A Jalopnik writer, Aaron Gordon, claimed that Uber and Lyft don’t have a right to exist in an article for the automotive news and opinion website. He specifically talks about how ridesharing companies currently treat employees as independent contractors.
Gordon covered Assembly Bill 5, a recently signed California law that would label gig economy workers as employees rather than independent contractors. Uber and Lyft expressed concerns about how AB 5 would hurt their business. In this regard, they may be on to something. But this goes beyond profit, as such a designation would hurt and price out many potential workers that could greatly benefit from the new opportunities that the gig economy provides.
By making these companies treat their drivers as employees, they could potentially subject them to arbitrary labor regulations and even make them susceptible to coercive union politics. Minimum wage, paid sick days, and health insurance benefits are just some of the requirements that could be forced upon these companies. In turn, these companies will have to lay off employees or cut their hours just to be able to comply with these costs.
Workers who are traditionally down and out can at least do ridesharing work to stay afloat in the interim. This beats being unemployed, turning to public assistance, or engaging in antisocial behavior such as crime. On top of that, the gig economy represents a revolutionary development in the workplace that doesn’t require workers to be tied down to fixed locations or rigid work schedules.
Sadly, this kind of legislation seems like something that would come out of the California legislature. After all, California is notorious for its oppressive tax system, which mirrors the federal government’s convoluted system. As if heavy taxation wasn’t a strike against it, the state features a host of anti-growth policies such as public sector unionization and restrictive land-use regulations. AB 5 is definitely in the same spirit of restrictive economic policies that have made California much harder to live and work in.
Instead of trying to comply with this onerous legislative proposal, the rideshare companies offered a reasonable alternative where drivers would earn “a minimum of approximately $21 per hour while on a trip, including the costs of their average expenses.”
On top of that, they proposed “robust new benefits such as paid time off, sick leave, and compensation if they are injured while driving.” However, lawmakers weren’t buying that.
By signing AB 5 into law, cities like Los Angeles and San Francisco are now joining New York City in heavily regulating the rideshare industry. Last month, New York City limited the number of vehicles that rideshare companies could use within city limits. If other cities start putting the clamps on Uber and Lyft, it will be much more difficult for them to conduct business.
For those concerned about employee welfare, trying to regulate these companies even further is the wrong way to approach this matter. These companies are within their rights to negotiate how they structure their relationship with their workers.
That’s freedom of association in its purest form.
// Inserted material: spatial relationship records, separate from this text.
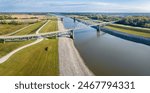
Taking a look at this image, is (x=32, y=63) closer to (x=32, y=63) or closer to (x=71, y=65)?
(x=32, y=63)

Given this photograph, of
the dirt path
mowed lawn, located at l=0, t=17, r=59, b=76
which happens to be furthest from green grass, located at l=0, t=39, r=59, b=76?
the dirt path

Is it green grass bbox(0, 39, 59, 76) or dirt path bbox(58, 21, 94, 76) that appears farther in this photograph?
dirt path bbox(58, 21, 94, 76)

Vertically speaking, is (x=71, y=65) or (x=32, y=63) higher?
(x=32, y=63)

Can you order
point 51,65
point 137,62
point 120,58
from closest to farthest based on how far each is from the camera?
point 51,65 → point 137,62 → point 120,58

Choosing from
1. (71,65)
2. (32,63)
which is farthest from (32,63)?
(71,65)

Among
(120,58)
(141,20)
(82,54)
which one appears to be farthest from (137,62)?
(141,20)

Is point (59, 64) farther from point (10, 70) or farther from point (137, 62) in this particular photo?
point (137, 62)

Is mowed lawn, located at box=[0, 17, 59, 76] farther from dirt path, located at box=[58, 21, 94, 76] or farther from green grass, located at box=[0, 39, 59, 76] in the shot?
dirt path, located at box=[58, 21, 94, 76]

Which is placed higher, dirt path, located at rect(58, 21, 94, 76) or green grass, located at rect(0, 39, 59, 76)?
green grass, located at rect(0, 39, 59, 76)
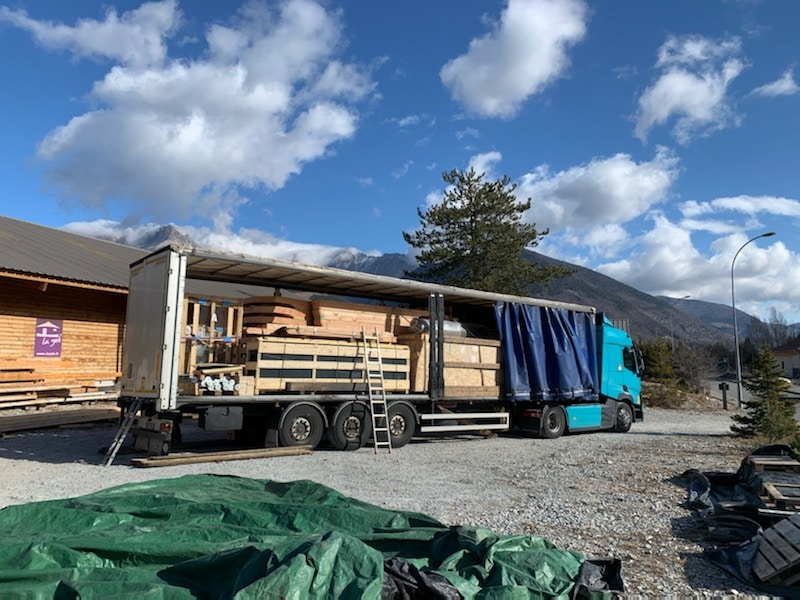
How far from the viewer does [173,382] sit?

Yes, there is plenty to be done in order to improve workers’ standards of living. But most would be shocked to find out that it won’t involve government. In fact, it means scaling back the large array of regulations that burden California’s economy. According to the Cato Institute’s Freedom in the 50 States index, California is ranked in 48th place for overall regulatory policy, indicating that it has too much regulation that inhibits the formation of new businesses and stifles economic growth.
AB 5’s passage will only solidify California’s status as one of the most anti-business states in the nation.